The next tick of the pocket watch heralded the explosive crack of a gun shot as a bullet hole appeared in between his feet and the source, a smoking white and silver gun, was held half an inch from his forehead. Gavin lost control of his soul for an instant as he jerked back in shock, injuring his wrists slightly. "Is that the entire truth, containing all relevant information to this interrogation yes or no?"

Gavin fought hard to lie, but with his focus disrupted and the chair beneath him heating to an uncomfortable degree the magical compulsion flowing into him forced him to speak before he could manage any way to break it. "No."

Pocket watch flickered back into his chair like nothing had happened the next instant, smirking as Gavin tried to regain his composure. "Most mundane compulsion resistance involves self-hypnosis or intense concentration. Takes a special kind of person to maintain that when you've got a smoking gun pointed at your head." They slid forward in their seat, leaning on their elbows. "Don't feel bad. We are very good at our jobs, Gavin Wilder, and we have procedures for verifying information, removing unreliability-"

Adrian rolled his eyes in the background. "What Fourteen is trying to say is that we've been lovely hosts so far, and if you cooperate you'll get to keep your fingernails.
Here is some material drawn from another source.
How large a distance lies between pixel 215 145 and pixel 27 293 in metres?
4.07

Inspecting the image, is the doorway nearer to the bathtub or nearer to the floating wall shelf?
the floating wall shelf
Though getting those pulled isn't really that bad on the scale of what we can do to you legally, let alone illegally if we deem it necessary."

At least that answered his question about whether this was a good cop/bad cop situation. "Lovely hosts? I woke up in a morgue, was attacked by you, asshole," Gavin gestured vaguely in Adrian's direction, causing him to take a small exaggerated bow. "and now I'm being interrogated under threat of torture. What part of this screams hospitality to you?"

Fourteen glanced back at Adrian with an unreadable poker face before returning his intense focus to Gavin. "Well for one, the torture is still only hypothetical. So here's how your next few hours are going to go: You will be telling us absolutely everything you know, and everything you think you know, then you're going to tell us all that again and we're going to keep doing that until we're beyond sure that we have all the information you can possibly give us. And if you somehow muster up the ability to avoid answering our questions satisfactorily, we'll do our best to get that certainty by dissecting your corpse. Understood?"

The chair forced Gavin to answer honestly once again. "...Yes."

"Good. Now, what happened to you while you were dead?"